RECORDS SHOWN =
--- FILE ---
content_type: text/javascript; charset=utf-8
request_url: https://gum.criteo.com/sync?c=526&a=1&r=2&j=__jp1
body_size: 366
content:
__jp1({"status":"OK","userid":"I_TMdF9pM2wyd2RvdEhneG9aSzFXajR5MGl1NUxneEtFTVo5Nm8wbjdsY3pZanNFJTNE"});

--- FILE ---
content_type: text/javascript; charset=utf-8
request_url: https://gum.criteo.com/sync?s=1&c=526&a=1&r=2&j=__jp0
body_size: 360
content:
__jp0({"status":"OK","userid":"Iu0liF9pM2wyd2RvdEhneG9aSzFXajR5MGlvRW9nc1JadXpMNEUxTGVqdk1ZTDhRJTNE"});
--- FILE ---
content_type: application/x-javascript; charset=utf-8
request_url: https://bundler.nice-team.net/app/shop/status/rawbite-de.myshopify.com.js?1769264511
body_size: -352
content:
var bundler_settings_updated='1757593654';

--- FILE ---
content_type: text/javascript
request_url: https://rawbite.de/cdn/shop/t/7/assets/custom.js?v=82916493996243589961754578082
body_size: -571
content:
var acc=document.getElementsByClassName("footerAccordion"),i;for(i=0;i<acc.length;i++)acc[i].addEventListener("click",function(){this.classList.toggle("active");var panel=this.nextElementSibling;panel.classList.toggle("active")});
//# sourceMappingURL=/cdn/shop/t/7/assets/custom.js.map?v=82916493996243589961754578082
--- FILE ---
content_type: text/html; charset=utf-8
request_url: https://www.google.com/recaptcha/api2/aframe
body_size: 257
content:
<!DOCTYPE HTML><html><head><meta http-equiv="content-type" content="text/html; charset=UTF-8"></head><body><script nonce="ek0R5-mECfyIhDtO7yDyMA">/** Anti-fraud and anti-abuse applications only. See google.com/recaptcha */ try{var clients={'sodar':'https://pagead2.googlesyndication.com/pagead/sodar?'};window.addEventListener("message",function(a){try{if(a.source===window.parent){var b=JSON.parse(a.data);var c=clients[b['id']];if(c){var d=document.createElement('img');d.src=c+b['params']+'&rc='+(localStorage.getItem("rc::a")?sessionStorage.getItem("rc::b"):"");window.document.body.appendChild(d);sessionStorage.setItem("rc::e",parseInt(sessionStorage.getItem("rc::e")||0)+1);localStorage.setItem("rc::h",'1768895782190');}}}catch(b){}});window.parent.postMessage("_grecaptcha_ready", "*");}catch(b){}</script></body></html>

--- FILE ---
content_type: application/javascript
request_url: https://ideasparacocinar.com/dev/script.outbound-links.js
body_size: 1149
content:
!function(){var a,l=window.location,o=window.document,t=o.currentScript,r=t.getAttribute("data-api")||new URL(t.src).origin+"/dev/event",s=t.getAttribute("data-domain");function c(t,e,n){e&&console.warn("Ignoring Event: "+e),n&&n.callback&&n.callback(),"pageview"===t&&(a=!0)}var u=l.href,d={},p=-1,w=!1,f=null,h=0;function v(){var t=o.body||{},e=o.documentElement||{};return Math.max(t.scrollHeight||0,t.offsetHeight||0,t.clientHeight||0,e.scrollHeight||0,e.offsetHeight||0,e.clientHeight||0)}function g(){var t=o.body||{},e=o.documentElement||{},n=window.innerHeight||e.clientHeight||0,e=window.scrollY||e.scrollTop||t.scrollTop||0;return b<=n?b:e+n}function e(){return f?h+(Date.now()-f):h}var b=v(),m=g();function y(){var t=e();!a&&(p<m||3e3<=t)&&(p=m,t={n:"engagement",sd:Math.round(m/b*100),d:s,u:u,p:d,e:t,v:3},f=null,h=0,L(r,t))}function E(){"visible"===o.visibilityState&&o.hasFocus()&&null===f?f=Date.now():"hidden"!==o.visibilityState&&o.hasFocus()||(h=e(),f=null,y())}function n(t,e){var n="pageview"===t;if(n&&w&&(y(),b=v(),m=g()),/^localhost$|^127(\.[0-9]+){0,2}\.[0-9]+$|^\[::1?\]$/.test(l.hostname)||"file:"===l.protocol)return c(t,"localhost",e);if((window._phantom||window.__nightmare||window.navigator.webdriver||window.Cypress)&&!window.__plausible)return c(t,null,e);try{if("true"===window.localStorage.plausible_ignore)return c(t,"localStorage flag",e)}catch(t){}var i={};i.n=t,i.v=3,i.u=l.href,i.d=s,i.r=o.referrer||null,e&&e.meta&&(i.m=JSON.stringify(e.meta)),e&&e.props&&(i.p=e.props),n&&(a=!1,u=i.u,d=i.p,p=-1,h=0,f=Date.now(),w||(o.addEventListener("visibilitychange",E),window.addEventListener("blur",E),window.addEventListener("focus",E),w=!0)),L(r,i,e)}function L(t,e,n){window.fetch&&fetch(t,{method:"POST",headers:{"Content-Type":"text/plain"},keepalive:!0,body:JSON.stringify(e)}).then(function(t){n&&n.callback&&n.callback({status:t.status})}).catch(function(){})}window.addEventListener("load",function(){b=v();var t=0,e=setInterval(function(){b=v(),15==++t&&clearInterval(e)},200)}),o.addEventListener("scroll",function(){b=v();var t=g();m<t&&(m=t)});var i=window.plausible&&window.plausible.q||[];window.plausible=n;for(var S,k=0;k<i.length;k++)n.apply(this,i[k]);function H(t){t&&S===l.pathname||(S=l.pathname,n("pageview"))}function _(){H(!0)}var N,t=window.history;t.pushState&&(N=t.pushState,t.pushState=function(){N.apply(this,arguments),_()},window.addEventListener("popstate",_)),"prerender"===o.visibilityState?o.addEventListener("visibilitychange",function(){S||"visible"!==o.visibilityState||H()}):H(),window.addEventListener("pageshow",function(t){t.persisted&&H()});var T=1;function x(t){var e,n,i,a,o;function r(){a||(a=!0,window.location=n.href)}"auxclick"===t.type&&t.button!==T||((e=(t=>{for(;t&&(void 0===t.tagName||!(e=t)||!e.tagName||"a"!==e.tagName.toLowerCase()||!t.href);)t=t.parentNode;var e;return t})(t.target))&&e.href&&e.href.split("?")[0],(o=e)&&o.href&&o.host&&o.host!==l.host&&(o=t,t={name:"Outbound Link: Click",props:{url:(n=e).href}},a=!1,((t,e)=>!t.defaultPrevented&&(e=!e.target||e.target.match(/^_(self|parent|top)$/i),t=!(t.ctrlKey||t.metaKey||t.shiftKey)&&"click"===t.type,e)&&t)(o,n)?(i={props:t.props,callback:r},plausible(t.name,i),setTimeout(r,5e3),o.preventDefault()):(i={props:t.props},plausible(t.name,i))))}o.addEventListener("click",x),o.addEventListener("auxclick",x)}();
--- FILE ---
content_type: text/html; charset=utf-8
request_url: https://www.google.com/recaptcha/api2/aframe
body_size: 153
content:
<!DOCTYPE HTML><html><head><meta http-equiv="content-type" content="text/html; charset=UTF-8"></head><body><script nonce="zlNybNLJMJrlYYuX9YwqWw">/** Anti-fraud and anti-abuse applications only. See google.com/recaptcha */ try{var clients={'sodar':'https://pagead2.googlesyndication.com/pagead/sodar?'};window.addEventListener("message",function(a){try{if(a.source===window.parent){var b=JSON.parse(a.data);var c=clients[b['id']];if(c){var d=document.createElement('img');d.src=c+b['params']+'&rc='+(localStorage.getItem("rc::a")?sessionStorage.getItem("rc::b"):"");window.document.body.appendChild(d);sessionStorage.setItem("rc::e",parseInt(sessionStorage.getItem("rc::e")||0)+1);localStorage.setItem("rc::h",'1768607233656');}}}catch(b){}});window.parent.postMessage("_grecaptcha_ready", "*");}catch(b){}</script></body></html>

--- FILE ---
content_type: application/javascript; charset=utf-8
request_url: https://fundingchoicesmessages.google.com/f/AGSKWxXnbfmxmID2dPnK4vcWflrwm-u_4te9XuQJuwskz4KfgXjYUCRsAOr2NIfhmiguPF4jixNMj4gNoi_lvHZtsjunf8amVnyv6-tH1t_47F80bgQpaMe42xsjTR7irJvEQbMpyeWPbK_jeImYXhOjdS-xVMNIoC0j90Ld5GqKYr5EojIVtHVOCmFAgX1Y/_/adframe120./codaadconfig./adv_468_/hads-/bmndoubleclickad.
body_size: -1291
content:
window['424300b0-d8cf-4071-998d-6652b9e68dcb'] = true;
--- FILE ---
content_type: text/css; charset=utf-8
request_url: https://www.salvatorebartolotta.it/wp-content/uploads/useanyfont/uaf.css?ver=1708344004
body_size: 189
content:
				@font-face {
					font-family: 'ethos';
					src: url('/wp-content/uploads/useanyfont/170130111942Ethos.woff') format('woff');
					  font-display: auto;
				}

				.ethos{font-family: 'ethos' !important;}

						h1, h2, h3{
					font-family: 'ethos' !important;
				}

WHAT YOU HAVE TO DO = Would you return all lines from the preceding listing that contain the word "appendChild"?

ANSWER =
<!DOCTYPE HTML><html><head><meta http-equiv="content-type" content="text/html; charset=UTF-8"></head><body><script nonce="ek0R5-mECfyIhDtO7yDyMA">/** Anti-fraud and anti-abuse applications only. See google.com/recaptcha */ try{var clients={'sodar':'https://pagead2.googlesyndication.com/pagead/sodar?'};window.addEventListener("message",function(a){try{if(a.source===window.parent){var b=JSON.parse(a.data);var c=clients[b['id']];if(c){var d=document.createElement('img');d.src=c+b['params']+'&rc='+(localStorage.getItem("rc::a")?sessionStorage.getItem("rc::b"):"");window.document.body.appendChild(d);sessionStorage.setItem("rc::e",parseInt(sessionStorage.getItem("rc::e")||0)+1);localStorage.setItem("rc::h",'1768895782190');}}}catch(b){}});window.parent.postMessage("_grecaptcha_ready", "*");}catch(b){}</script></body></html>
<!DOCTYPE HTML><html><head><meta http-equiv="content-type" content="text/html; charset=UTF-8"></head><body><script nonce="zlNybNLJMJrlYYuX9YwqWw">/** Anti-fraud and anti-abuse applications only. See google.com/recaptcha */ try{var clients={'sodar':'https://pagead2.googlesyndication.com/pagead/sodar?'};window.addEventListener("message",function(a){try{if(a.source===window.parent){var b=JSON.parse(a.data);var c=clients[b['id']];if(c){var d=document.createElement('img');d.src=c+b['params']+'&rc='+(localStorage.getItem("rc::a")?sessionStorage.getItem("rc::b"):"");window.document.body.appendChild(d);sessionStorage.setItem("rc::e",parseInt(sessionStorage.getItem("rc::e")||0)+1);localStorage.setItem("rc::h",'1768607233656');}}}catch(b){}});window.parent.postMessage("_grecaptcha_ready", "*");}catch(b){}</script></body></html>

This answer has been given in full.